● **ABOUT THIS TASK**:
Repeat all of the records verbatim.

● **DATA FOR THIS TASK**:
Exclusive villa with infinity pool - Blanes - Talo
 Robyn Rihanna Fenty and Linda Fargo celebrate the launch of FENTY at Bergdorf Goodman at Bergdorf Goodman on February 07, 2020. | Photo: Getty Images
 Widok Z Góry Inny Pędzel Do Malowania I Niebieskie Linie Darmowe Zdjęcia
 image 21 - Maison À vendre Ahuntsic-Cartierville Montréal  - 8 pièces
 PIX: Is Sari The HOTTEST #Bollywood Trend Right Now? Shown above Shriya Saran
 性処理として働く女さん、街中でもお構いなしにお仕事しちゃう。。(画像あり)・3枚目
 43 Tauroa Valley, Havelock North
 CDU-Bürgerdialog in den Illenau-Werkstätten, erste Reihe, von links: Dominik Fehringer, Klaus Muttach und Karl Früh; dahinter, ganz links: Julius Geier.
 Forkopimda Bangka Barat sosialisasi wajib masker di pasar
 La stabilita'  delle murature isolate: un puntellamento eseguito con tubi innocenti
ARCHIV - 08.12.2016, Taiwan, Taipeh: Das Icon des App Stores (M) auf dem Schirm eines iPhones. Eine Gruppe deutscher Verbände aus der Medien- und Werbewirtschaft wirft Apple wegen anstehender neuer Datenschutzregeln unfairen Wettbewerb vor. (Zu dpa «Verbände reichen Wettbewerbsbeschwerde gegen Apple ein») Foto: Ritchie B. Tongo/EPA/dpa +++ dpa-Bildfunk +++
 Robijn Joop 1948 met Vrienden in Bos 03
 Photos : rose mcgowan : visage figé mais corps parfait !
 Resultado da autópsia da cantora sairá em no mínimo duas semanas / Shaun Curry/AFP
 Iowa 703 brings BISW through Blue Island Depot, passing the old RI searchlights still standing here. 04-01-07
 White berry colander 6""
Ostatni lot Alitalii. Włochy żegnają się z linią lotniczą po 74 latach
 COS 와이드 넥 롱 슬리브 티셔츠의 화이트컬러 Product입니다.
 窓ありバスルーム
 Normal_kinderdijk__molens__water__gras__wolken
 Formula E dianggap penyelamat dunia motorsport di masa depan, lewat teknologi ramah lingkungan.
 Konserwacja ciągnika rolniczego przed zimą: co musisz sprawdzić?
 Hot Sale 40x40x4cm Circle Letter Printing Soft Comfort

● **PROBLEM SOLUTION**:
Exclusive villa with infinity pool - Blanes - Talo
 Robyn Rihanna Fenty and Linda Fargo celebrate the launch of FENTY at Bergdorf Goodman at Bergdorf Goodman on February 07, 2020. | Photo: Getty Images
 Widok Z Góry Inny Pędzel Do Malowania I Niebieskie Linie Darmowe Zdjęcia
 image 21 - Maison À vendre Ahuntsic-Cartierville Montréal  - 8 pièces
 PIX: Is Sari The HOTTEST #Bollywood Trend Right Now? Shown above Shriya Saran
 性処理として働く女さん、街中でもお構いなしにお仕事しちゃう。。(画像あり)・3枚目
 43 Tauroa Valley, Havelock North
 CDU-Bürgerdialog in den Illenau-Werkstätten, erste Reihe, von links: Dominik Fehringer, Klaus Muttach und Karl Früh; dahinter, ganz links: Julius Geier.
 Forkopimda Bangka Barat sosialisasi wajib masker di pasar
 La stabilita'  delle murature isolate: un puntellamento eseguito con tubi innocenti
ARCHIV - 08.12.2016, Taiwan, Taipeh: Das Icon des App Stores (M) auf dem Schirm eines iPhones. Eine Gruppe deutscher Verbände aus der Medien- und Werbewirtschaft wirft Apple wegen anstehender neuer Datenschutzregeln unfairen Wettbewerb vor. (Zu dpa «Verbände reichen Wettbewerbsbeschwerde gegen Apple ein») Foto: Ritchie B. Tongo/EPA/dpa +++ dpa-Bildfunk +++
 Robijn Joop 1948 met Vrienden in Bos 03
 Photos : rose mcgowan : visage figé mais corps parfait !
 Resultado da autópsia da cantora sairá em no mínimo duas semanas / Shaun Curry/AFP
 Iowa 703 brings BISW through Blue Island Depot, passing the old RI searchlights still standing here. 04-01-07
 White berry colander 6""
Ostatni lot Alitalii. Włochy żegnają się z linią lotniczą po 74 latach
 COS 와이드 넥 롱 슬리브 티셔츠의 화이트컬러 Product입니다.
 窓ありバスルーム
 Normal_kinderdijk__molens__water__gras__wolken
 Formula E dianggap penyelamat dunia motorsport di masa depan, lewat teknologi ramah lingkungan.
 Konserwacja ciągnika rolniczego przed zimą: co musisz sprawdzić?
 Hot Sale 40x40x4cm Circle Letter Printing Soft Comfort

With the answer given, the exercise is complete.